** Start of RECORDS FOR PROCESSING **
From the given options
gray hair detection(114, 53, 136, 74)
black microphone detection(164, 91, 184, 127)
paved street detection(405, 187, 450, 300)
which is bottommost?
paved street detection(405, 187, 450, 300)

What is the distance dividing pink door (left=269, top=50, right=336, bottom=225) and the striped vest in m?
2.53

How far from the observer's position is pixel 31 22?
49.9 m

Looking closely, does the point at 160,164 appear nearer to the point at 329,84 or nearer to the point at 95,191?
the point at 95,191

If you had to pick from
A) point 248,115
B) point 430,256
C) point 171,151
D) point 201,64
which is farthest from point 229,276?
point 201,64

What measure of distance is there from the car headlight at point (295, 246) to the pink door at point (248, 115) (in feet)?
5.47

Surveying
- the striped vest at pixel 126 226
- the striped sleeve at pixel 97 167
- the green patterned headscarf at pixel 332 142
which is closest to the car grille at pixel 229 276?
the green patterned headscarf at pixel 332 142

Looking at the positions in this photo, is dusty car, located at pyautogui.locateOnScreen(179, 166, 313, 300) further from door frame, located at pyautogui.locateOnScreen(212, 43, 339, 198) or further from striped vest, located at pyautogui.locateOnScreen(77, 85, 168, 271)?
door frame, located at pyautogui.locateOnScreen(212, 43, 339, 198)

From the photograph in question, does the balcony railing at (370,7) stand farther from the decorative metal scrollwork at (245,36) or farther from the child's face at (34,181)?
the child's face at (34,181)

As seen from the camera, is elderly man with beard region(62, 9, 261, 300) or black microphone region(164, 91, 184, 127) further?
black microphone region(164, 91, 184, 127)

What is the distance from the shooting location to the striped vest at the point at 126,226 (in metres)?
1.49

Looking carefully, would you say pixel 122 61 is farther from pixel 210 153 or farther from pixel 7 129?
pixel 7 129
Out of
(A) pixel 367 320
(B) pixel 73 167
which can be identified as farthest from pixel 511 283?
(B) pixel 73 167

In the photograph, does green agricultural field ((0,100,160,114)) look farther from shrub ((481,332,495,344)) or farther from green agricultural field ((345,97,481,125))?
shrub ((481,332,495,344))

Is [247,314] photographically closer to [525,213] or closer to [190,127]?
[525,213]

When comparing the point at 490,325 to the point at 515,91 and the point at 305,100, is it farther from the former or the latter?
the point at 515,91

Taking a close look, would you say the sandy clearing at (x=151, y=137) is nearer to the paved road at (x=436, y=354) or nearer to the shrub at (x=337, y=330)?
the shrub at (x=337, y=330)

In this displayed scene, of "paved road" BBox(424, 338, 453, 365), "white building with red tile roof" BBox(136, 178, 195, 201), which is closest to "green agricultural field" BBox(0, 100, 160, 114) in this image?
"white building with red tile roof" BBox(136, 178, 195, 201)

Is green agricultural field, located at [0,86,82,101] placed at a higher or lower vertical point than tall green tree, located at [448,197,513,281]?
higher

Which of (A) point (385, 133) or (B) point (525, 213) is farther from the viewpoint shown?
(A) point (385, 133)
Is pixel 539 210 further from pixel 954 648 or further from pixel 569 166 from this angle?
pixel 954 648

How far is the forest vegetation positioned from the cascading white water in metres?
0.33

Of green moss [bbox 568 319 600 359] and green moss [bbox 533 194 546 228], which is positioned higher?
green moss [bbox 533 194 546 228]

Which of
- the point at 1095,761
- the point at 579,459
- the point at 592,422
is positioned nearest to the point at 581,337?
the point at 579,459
** End of RECORDS FOR PROCESSING **
** Start of RECORDS FOR PROCESSING **
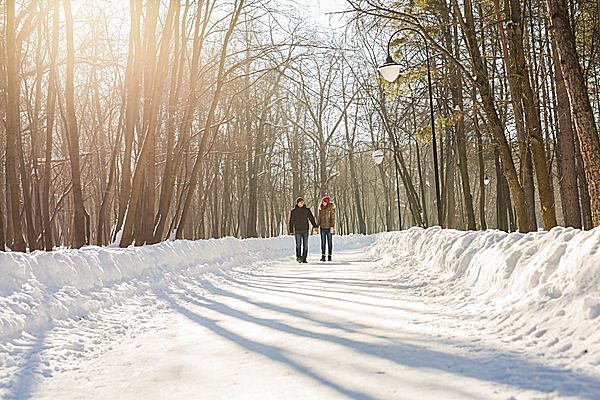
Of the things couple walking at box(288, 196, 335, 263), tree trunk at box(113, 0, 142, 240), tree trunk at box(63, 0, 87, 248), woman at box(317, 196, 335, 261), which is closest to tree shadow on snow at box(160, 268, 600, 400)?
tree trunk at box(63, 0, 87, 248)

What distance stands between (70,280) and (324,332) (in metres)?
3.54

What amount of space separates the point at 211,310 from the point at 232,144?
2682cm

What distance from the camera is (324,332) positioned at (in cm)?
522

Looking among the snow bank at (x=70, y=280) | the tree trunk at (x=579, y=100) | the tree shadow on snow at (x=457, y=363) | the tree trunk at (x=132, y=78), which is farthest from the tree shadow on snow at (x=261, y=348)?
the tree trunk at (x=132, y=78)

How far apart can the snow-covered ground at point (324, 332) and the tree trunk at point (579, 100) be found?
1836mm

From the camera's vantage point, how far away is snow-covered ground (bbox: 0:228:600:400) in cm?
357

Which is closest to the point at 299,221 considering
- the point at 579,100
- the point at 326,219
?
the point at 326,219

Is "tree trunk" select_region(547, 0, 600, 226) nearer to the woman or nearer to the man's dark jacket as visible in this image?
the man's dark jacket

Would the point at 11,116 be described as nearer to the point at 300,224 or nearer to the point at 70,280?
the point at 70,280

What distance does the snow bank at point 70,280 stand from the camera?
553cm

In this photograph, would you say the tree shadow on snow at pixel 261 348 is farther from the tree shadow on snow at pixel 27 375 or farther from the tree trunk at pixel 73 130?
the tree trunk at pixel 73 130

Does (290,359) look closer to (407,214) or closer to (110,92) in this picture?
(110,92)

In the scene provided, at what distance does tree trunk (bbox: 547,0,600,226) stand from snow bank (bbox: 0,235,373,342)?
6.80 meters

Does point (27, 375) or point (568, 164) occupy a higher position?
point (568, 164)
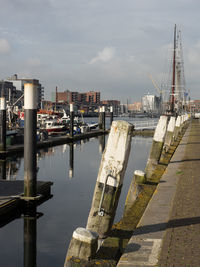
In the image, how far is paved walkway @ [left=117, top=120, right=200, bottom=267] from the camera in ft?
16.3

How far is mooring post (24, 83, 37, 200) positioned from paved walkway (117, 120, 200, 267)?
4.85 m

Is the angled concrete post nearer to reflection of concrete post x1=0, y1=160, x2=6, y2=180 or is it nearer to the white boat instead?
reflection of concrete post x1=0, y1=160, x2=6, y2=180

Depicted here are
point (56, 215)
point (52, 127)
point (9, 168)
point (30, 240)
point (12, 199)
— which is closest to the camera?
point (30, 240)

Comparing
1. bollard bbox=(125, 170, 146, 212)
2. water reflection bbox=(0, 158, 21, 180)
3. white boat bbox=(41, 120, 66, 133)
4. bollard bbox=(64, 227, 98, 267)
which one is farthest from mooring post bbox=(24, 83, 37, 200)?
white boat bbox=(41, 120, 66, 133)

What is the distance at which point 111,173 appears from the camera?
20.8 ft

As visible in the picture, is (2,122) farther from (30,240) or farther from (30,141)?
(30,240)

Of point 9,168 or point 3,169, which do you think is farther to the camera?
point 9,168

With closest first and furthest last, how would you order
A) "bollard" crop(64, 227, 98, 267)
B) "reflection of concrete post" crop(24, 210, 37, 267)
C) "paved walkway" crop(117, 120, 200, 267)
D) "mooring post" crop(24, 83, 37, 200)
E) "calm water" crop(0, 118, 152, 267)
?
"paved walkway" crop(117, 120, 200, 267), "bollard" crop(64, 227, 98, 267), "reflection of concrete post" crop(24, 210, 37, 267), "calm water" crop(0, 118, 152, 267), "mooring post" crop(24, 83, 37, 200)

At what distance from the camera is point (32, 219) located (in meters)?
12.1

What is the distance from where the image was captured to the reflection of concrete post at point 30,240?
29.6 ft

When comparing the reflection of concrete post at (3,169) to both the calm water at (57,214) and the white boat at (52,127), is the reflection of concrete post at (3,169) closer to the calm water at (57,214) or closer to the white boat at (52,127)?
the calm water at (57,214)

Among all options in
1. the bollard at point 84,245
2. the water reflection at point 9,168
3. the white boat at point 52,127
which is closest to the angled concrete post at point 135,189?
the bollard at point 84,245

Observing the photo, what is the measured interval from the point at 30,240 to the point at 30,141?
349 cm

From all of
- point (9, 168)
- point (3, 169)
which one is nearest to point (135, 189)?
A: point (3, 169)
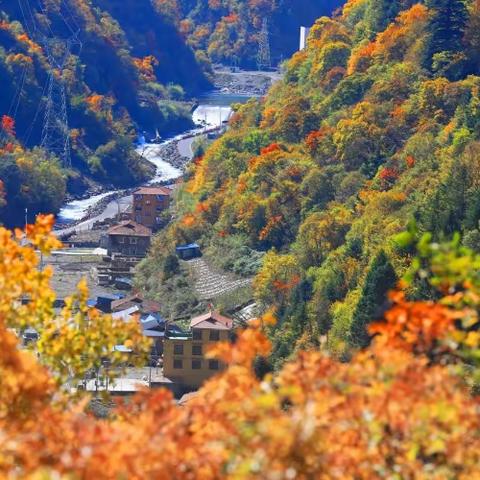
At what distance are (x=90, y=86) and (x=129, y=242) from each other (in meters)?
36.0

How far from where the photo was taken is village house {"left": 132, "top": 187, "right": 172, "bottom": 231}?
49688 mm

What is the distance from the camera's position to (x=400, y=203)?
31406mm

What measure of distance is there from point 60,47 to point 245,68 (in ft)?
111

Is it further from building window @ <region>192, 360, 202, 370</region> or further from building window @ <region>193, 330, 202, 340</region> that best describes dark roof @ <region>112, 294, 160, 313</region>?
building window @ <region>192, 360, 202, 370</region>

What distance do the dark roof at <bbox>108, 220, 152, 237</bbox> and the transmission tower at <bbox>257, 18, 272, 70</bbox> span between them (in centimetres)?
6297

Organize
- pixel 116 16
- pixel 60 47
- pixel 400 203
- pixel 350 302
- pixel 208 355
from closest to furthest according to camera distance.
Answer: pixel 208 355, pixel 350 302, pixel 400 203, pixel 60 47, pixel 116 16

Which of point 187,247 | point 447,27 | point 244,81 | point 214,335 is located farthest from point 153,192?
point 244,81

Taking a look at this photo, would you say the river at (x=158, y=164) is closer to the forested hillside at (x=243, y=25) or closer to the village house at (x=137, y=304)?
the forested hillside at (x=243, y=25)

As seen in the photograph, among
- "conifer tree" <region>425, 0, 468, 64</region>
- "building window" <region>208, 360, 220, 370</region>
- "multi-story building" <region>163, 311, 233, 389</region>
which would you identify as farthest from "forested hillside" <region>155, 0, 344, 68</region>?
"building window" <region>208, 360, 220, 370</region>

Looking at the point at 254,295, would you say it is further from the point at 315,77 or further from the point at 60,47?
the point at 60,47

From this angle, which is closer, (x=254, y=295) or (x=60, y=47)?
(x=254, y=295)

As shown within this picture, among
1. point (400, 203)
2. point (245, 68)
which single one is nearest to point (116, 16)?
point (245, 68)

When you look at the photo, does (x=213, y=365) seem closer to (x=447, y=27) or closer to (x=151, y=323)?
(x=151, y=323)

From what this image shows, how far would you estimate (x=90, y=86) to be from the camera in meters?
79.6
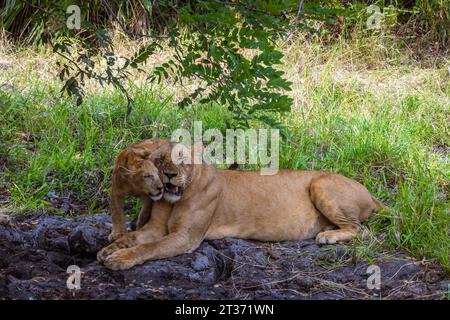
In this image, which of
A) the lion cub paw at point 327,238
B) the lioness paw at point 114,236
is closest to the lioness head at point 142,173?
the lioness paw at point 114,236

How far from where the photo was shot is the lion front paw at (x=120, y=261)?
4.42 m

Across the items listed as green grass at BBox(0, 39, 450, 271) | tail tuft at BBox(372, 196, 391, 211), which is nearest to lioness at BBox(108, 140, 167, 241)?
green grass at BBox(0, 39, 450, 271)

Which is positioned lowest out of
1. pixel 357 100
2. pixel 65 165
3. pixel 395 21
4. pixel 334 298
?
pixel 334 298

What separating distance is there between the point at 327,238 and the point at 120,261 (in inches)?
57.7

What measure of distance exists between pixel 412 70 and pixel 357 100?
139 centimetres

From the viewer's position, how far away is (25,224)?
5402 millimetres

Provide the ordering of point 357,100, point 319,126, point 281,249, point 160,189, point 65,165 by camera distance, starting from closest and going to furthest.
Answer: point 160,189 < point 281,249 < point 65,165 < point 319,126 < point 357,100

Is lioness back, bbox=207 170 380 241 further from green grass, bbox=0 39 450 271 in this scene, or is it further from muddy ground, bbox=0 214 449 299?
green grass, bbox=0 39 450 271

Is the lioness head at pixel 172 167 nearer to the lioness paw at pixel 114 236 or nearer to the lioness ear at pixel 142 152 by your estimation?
** End of RECORDS FOR PROCESSING **
** Start of RECORDS FOR PROCESSING **
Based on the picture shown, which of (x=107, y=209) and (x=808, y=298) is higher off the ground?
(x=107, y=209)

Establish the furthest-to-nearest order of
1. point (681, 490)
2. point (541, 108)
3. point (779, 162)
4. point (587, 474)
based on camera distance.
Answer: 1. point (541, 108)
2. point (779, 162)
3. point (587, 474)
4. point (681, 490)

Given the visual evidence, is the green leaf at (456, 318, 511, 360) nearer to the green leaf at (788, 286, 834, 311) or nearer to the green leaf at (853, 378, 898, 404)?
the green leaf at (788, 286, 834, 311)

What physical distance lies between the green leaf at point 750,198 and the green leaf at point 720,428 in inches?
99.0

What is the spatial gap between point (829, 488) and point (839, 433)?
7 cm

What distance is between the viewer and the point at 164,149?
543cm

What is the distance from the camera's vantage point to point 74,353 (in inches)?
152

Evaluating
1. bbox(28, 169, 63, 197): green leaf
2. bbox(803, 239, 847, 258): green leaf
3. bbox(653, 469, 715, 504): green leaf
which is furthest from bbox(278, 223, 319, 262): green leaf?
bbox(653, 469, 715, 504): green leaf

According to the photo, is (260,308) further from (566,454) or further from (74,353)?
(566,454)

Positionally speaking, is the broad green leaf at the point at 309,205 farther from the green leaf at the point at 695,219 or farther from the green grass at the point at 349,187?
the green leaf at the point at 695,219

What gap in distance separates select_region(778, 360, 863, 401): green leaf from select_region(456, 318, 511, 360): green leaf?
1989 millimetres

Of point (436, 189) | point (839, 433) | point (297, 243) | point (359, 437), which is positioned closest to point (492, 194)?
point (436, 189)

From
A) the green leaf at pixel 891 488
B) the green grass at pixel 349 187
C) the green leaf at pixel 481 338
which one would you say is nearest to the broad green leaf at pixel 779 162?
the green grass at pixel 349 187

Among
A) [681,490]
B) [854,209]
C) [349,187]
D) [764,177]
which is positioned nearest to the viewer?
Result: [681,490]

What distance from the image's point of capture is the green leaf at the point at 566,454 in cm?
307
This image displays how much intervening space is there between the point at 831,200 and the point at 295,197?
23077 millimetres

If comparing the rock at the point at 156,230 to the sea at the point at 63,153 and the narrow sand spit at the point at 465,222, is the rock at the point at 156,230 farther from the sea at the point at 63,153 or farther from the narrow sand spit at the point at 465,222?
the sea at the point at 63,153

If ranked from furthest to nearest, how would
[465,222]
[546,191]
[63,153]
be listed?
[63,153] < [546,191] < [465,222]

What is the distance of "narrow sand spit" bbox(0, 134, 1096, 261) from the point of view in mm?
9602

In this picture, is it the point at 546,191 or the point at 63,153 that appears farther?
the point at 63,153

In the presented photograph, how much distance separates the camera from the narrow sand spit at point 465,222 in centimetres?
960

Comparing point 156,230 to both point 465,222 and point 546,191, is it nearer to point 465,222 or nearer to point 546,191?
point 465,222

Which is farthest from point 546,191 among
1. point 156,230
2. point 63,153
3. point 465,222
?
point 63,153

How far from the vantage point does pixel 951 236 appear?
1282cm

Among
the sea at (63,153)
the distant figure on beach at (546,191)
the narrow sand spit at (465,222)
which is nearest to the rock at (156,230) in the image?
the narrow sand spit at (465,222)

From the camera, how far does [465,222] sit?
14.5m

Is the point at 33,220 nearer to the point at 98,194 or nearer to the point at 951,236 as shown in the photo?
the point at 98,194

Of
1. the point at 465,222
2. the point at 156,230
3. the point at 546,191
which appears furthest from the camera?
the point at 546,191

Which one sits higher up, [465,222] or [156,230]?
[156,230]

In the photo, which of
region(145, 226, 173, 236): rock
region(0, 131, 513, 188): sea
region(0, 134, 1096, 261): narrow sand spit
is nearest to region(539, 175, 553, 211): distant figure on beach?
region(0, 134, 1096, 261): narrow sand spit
** End of RECORDS FOR PROCESSING **
WRITTEN TASK >>
Select every line of the items above that contains the string "mooring", and copy each one out.

OUTPUT FOR THIS TASK >>
How far is mooring post (24, 83, 37, 200) positioned from paved walkway (117, 120, 200, 267)?
which one is farthest from mooring post bbox=(24, 83, 37, 200)?
D) "mooring post" crop(24, 83, 37, 200)
"paved walkway" crop(117, 120, 200, 267), "bollard" crop(64, 227, 98, 267), "reflection of concrete post" crop(24, 210, 37, 267), "calm water" crop(0, 118, 152, 267), "mooring post" crop(24, 83, 37, 200)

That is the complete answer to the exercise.